• Exercise directions: Find the line with "category: domesticanimal" in the entries below, then reproduce it and every line after it down to and including the line with "family: Erinaceidae", exactly.

• Records for this task:
=====

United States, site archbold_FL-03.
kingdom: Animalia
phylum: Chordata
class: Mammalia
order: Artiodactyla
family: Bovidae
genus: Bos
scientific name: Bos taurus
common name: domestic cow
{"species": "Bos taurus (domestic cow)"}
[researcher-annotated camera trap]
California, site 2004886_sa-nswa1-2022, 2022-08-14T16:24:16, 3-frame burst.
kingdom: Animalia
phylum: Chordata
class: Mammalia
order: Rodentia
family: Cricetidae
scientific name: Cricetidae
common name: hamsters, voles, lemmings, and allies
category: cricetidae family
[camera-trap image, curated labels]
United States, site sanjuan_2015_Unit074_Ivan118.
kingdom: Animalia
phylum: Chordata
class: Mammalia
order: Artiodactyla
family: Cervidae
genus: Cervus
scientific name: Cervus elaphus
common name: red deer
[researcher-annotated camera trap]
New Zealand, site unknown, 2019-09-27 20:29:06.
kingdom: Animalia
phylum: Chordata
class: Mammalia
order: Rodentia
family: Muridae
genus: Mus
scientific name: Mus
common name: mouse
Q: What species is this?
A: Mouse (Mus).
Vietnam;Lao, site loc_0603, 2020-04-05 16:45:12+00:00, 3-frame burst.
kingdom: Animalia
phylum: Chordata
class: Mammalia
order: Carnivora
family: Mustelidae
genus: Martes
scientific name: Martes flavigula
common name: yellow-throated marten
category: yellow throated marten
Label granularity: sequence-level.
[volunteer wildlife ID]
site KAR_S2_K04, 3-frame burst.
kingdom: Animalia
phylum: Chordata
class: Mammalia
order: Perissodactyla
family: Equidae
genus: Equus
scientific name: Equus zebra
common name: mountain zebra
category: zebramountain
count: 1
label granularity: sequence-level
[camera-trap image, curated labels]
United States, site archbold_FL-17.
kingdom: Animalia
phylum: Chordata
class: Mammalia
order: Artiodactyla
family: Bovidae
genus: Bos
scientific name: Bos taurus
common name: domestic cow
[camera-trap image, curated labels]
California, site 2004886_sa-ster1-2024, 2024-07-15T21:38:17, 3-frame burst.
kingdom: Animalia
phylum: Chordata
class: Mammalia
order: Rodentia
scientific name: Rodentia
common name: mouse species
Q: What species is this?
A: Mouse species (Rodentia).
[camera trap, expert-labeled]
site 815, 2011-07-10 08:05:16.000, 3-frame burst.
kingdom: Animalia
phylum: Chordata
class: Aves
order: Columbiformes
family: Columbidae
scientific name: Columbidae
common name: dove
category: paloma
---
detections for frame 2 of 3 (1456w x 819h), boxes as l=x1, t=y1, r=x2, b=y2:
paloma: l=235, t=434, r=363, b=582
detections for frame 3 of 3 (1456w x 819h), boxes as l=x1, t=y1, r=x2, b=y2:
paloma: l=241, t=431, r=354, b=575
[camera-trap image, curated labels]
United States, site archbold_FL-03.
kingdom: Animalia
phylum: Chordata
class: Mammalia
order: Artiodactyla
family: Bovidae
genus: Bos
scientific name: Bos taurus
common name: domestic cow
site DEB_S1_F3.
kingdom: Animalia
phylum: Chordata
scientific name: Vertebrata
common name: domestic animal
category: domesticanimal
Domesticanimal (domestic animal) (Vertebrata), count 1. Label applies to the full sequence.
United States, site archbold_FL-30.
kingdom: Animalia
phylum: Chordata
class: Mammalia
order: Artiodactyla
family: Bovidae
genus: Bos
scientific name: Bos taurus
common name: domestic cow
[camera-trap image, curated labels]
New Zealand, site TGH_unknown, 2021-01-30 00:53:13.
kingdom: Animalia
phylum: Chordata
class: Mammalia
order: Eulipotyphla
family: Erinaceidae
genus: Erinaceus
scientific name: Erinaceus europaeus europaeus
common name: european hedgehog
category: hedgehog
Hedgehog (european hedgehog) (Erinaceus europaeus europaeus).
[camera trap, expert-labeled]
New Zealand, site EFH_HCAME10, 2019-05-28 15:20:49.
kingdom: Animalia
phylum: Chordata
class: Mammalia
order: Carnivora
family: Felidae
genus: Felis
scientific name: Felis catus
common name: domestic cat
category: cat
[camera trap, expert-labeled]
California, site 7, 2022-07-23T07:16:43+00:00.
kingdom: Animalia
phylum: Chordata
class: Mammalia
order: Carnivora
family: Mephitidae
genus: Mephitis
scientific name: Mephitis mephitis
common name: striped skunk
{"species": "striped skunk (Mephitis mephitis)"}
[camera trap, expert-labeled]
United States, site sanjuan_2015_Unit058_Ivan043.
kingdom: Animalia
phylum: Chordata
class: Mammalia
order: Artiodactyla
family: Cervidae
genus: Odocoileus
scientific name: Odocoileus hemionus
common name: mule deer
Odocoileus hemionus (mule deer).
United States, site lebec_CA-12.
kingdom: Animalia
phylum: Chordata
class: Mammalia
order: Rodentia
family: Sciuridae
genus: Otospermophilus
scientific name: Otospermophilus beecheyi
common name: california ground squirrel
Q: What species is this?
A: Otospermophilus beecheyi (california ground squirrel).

=====

• Answer area:
category: domesticanimal
Domesticanimal (domestic animal) (Vertebrata), count 1. Label applies to the full sequence.
United States, site archbold_FL-30.
kingdom: Animalia
phylum: Chordata
class: Mammalia
order: Artiodactyla
family: Bovidae
genus: Bos
scientific name: Bos taurus
common name: domestic cow
[camera-trap image, curated labels]
New Zealand, site TGH_unknown, 2021-01-30 00:53:13.
kingdom: Animalia
phylum: Chordata
class: Mammalia
order: Eulipotyphla
family: Erinaceidae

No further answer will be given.